Helen Foster Snow was a dedicated friend of the Chinese ###people and an important bridge between China and the ###United States.

Helen Foster Snow was a dedicated friend of the Chinese ###people and an important bridge between China and the ###United States.

Helen’s reporting departed from the approach of almost all her foreign peers, who were reporting from urban centers about the U.S.-backed, repressive Nationalist regime. At great personal risk, she instead ventured into the countryside to gain understanding of the growing popular support for Communism. She was among the few to foresee the danger of American support for Chiang Kai-shek, and her understanding of the wider Chinese picture was what gave her the insight and drive to be in a position to record for history the Communist revolution.

Her objective reportage was determined by her in-depth understanding of China. Her earlier experience in China included devastating exposure to the famine, desolation and hardship of the Chinese people. She saw with her own eyes a devastating flood on the Yangtze River which killed 600,000 people and sent 120,000 refugees pouring into Shanghai. She ventured inland and witnessed the crushing poverty and disease of Chinese peasants. A few months later, the Japanese invaded the Chinese section of Shanghai. With war at her doorstep, Helen’s awakening of political and social awareness enlarged. Helen’s sense of commitment to the Chinese people grew. Her purpose in China was not to write alone, she believed, but to act on behalf of a people who had captured her heart.

Working together with Chinese writers and college students, Helen and Edgar translated and published Living China, a collection of short stories by the Left-wing writers that represented the China still filled with life, not the dying China on everyone’s minds. This study of left-wing literature was crucial in Helen’s intellectual and political development. Her increasing contact with revolution-minded students made it clear to her that fascism must be opposed at all costs and another alternative found to unite China and bring it into the 20th century. Capitalism would appear ideal, but she believed that capitalism’s focus on individualism was too alien to the cooperative-minded Chinese. The growing grassroots popularity of Communism intrigued her, in particular the movement’s commitment to free speech, elections, and the liberation of women from horrifying practices like foot-binding, and she hoped for a political alternative that combined democracy and community.

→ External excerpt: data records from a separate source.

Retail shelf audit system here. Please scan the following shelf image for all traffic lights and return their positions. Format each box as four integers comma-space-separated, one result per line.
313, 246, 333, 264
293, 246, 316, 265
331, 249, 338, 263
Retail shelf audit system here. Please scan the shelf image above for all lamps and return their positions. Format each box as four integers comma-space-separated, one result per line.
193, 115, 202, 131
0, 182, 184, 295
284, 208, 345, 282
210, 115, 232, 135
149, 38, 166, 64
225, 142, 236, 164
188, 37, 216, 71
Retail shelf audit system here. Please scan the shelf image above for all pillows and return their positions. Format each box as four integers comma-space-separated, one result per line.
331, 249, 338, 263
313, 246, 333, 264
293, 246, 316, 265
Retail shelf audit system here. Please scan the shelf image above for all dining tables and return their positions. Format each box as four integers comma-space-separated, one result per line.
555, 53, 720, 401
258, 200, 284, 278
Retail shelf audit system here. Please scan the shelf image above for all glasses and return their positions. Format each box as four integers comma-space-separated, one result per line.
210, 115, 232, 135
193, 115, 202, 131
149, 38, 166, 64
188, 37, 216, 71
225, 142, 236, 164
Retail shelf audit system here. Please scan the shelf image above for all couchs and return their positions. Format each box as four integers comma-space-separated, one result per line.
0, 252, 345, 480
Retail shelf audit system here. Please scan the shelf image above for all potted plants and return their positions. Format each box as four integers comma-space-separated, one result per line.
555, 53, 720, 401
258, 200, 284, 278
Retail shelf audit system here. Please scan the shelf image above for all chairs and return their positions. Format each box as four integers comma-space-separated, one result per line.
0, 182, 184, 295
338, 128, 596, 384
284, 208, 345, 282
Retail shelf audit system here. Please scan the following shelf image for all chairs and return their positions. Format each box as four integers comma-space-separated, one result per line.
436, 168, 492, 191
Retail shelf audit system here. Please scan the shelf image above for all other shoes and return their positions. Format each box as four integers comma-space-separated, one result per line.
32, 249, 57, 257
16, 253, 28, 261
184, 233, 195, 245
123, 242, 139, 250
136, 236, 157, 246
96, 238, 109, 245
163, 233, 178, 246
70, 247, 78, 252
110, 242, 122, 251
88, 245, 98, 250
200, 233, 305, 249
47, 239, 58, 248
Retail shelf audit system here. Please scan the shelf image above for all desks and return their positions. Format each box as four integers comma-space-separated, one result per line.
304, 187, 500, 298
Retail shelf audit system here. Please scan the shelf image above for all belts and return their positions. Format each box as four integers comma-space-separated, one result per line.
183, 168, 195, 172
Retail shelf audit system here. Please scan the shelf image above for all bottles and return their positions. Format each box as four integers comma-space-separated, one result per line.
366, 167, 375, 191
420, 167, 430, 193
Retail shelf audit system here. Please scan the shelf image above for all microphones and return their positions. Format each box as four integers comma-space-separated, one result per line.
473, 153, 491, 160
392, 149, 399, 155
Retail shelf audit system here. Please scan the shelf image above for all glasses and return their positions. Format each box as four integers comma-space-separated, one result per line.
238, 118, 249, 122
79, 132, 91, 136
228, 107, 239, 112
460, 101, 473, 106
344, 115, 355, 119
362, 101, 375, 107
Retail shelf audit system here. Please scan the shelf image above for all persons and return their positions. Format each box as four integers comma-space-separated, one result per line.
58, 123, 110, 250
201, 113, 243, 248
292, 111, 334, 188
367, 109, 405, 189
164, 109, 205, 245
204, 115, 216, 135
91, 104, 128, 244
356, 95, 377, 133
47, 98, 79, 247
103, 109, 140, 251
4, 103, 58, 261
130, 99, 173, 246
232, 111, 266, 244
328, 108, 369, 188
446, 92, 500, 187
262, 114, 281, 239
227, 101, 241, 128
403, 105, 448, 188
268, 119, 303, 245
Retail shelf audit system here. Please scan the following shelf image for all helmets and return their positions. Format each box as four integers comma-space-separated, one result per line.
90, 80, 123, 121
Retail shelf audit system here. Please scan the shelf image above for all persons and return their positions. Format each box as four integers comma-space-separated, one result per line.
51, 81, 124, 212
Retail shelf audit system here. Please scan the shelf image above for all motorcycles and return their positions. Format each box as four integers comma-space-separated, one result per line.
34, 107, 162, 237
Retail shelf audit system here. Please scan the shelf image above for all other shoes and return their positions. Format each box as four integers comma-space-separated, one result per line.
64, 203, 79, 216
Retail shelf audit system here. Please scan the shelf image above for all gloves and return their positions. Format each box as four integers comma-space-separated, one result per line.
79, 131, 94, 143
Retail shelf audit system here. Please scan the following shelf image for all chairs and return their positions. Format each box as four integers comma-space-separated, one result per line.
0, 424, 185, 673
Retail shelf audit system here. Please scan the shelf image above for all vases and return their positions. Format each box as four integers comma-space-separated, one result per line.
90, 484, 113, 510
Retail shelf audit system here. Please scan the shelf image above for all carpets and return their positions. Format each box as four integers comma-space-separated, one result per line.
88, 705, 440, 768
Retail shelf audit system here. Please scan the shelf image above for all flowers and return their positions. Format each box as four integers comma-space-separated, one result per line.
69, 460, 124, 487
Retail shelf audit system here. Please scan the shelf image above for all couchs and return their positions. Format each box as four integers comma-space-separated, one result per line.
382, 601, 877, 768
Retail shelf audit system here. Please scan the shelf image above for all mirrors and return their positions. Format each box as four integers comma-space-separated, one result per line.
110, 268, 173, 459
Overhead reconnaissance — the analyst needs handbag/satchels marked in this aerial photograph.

Beijing was a hotbed of student movement, and Helen and Edgar were quickly drawn into not only reporting on the activity but aiding it. Helen provided a spark to the movement, offering her home as a meeting place, giving suggestions, using her journalistic connection to publicize the students’ ideas, and even teaching them how to create propaganda for their movement. Helen’s status as a sacrosanct foreigner gave her freedoms, which the students did not have. She was able to report on their activities without repercussions, including articles in the influential China Weekly Review. The slanted nature of her writing might destroy her chances of becoming a famous journalist, but she valued her status as an activist more and chose to become part of history rather than a passive observer of it.

Helen was unable to return to China for 30 years, but with China in her heart she kept observing, studying and writing about China and her future. When Sino-American relations began to thaw, Helen Snow returned to China in 1972 and again in 1978. In the 1980s, with economic reform in full swing in the direction of a free market economy, the cooperatives were revived in China. She wrote in her memoir: “In my opinion, capitalism is now and always has been impossible in China… China is still ‘feeling the way’, I was told. It is still experimenting and still in transformation, out of necessity if not choice. It could develop into a mixed economy of socialism, but never into the other historical Western system”. 30 years later China is advancing successfully on her own way of development just as Helen Snow predicted.

Helen saw herself as a bridge-builder between the two countries she loved – her native America and her adopted China. Unfortunately Helen’s name doesn’t ring a bell for many Americans. Her full contribution would emerge only as more of her fellow Americans come to know her story and understand why she deeply hoped for and worked toward friendship between the two nations. With that understanding, two nations that remain largely an enigma to one another – a dangerous enigma – might be able to complete the bridge which Helen Foster Snow began to build more than 70 years ago. In the past decade we are so pleased to see more and more of her fellow Americans have come to know the value of her contribution to world peace. The grand celebration today in her hometown is a very good example of this encouraging development in the United States.

Here I would like to quote Orrin Hatch, the U. S. Senator to conclude my remark: “Mrs. Snow built a bridge of goodwill between the hearts of the Americans to the hearts of the Chinese people. Let her life stand as a reminder that what lies behind the very different political systems of the world are real people whose hearts and minds are not so far apart.”

May Helen’s torch of friendship continue to be passed on through the generations in a continuing effort to promote and nurture Sino-American relations!